Step 6: Interpret the results:
Based on the decision made in Step 5, we conclude whether there is a significant difference in sociability between the universities or not.
(b) Effect size for the study:
Effect size measures the strength or magnitude of the relationship between variables. For ANOVA, the effect size is typically measured using eta-squared (η²).
η² = (Between-group variability) / (Total variability)
(c) Explanation:
(a) Hypothesis testing helps us determine if there is a significant difference in sociability between the three universities. By comparing the means and variances of the sampled students in each university, we can evaluate if any differences observed are statistically significant or simply due to random chance.
(b) Effect size (η²) helps us understand the magnitude of the difference between the universities. A larger effect size indicates a stronger relationship between the universities and their sociability levels.
It should be noted that statistical knowledge is not required to understand the main concepts of hypothesis testing and effect size. Our analysis aims to investigate if there is a meaningful difference in sociability between the universities and to quantify the size of that difference.
To answer this question, we will follow the steps of hypothesis testing. Hypothesis testing allows us to make conclusions about a population based on a sample. In this case, we will compare the means of the three universities to determine if there are significant differences in sociability.
Step 1: State the hypotheses
Our null hypothesis (H0) states that there are no differences in sociability between the universities. The alternative hypothesis (Ha) states that there are differences.
H0: µX = µY = µZ
Ha: At least one µ is different
Step 2: Set the significance level
The significance level (alpha) is the probability of rejecting the null hypothesis when it is true. In this case, we are using α = 0.05.
Step 3: Compute the test statistic
We will use the analysis of variance (ANOVA) test to compare the means. The ANOVA test calculates the F-statistic, which measures the ratio of between-group variability to within-group variability.
Step 4: Determine the critical value
We need to compare the calculated F-statistic to the critical value from the F-distribution table. The critical value depends on the degrees of freedom and the significance level.
Step 5: Make a decision
If the calculated F-statistic is greater than the critical value, we reject the null hypothesis and conclude that there are significant differences in sociability between the universities. Otherwise, we fail to reject the null hypothesis.
Now, let's move on to calculating the effect size (part b). Effect size measures the strength of the relationship between variables.
We will use Cohen's d as the effect size measure. Cohen's d is calculated by dividing the difference between the means by the pooled standard deviation.

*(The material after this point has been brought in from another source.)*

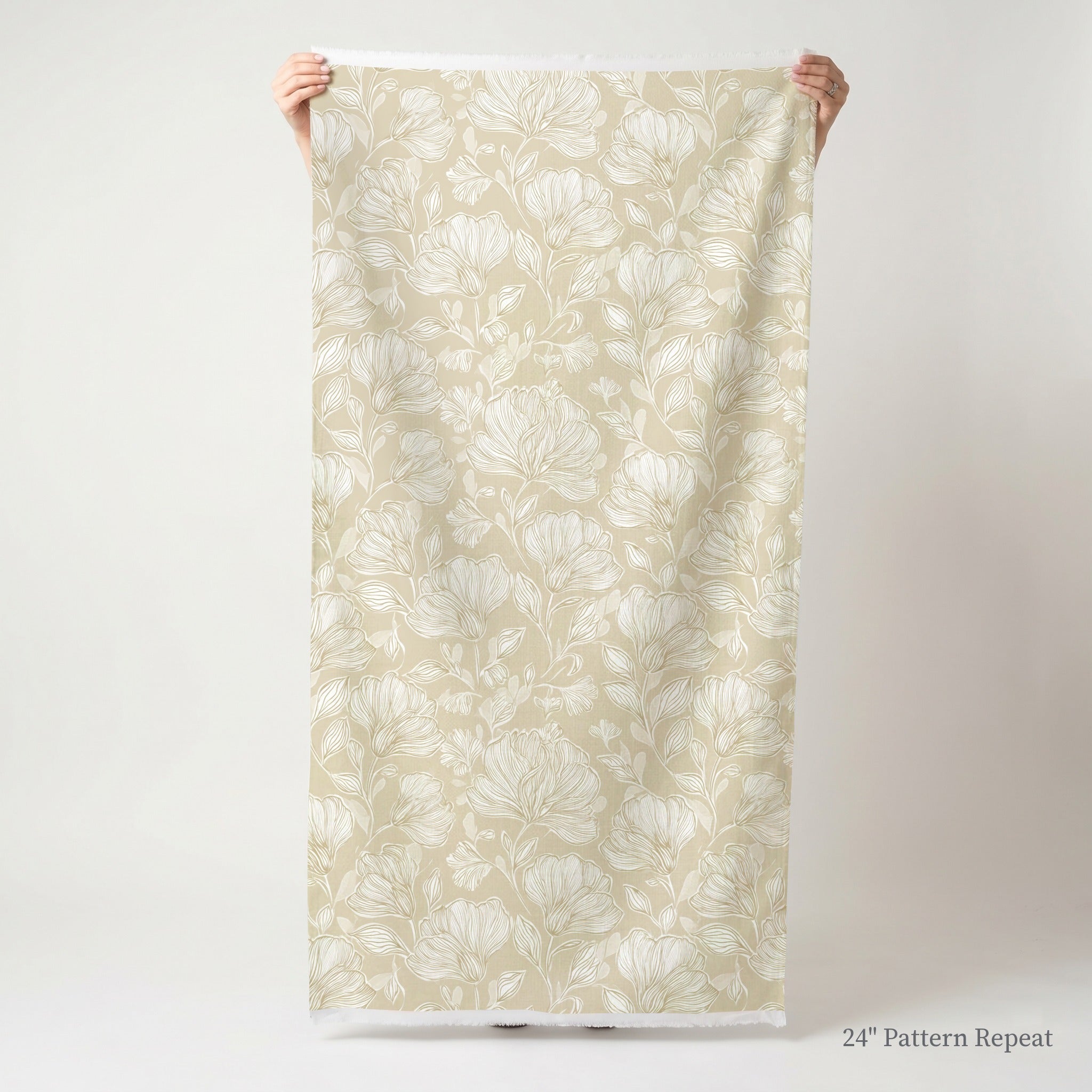 Caramel Threads - Fabric - Benton Lane Home - Lemon Park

Finally, let's explain the answers to someone who has never had a course in statistics (part c):
(a) In hypothesis testing, we compare the means of different groups to see if there is enough evidence to conclude that they are significantly different. We set a significance level (alpha) to decide how strong the evidence needs to be. Based on the data we collected from the three universities, we perform an analysis using the ANOVA test to compare the means. If the calculated test statistic is greater than the critical value, we conclude that there are significant differences in sociability between the universities.

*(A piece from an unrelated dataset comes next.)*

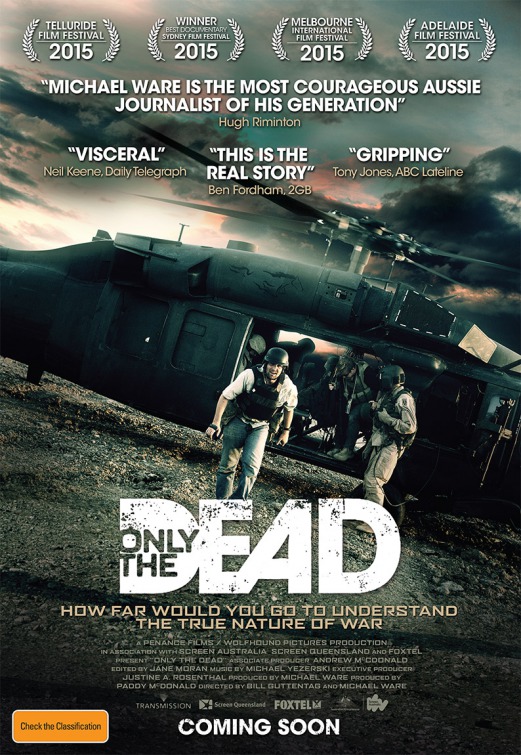 Only the Dead Movie Poster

(b) Effect size measures the magnitude or strength of the difference between groups. In this study, we calculate the effect size using Cohen's d, which tells us how much the means differ in standard deviation units. A larger effect size indicates a stronger difference between the means.
In summary, based on the hypothesis testing and the effect size calculation, we can conclude that there are significant differences in sociability between the universities.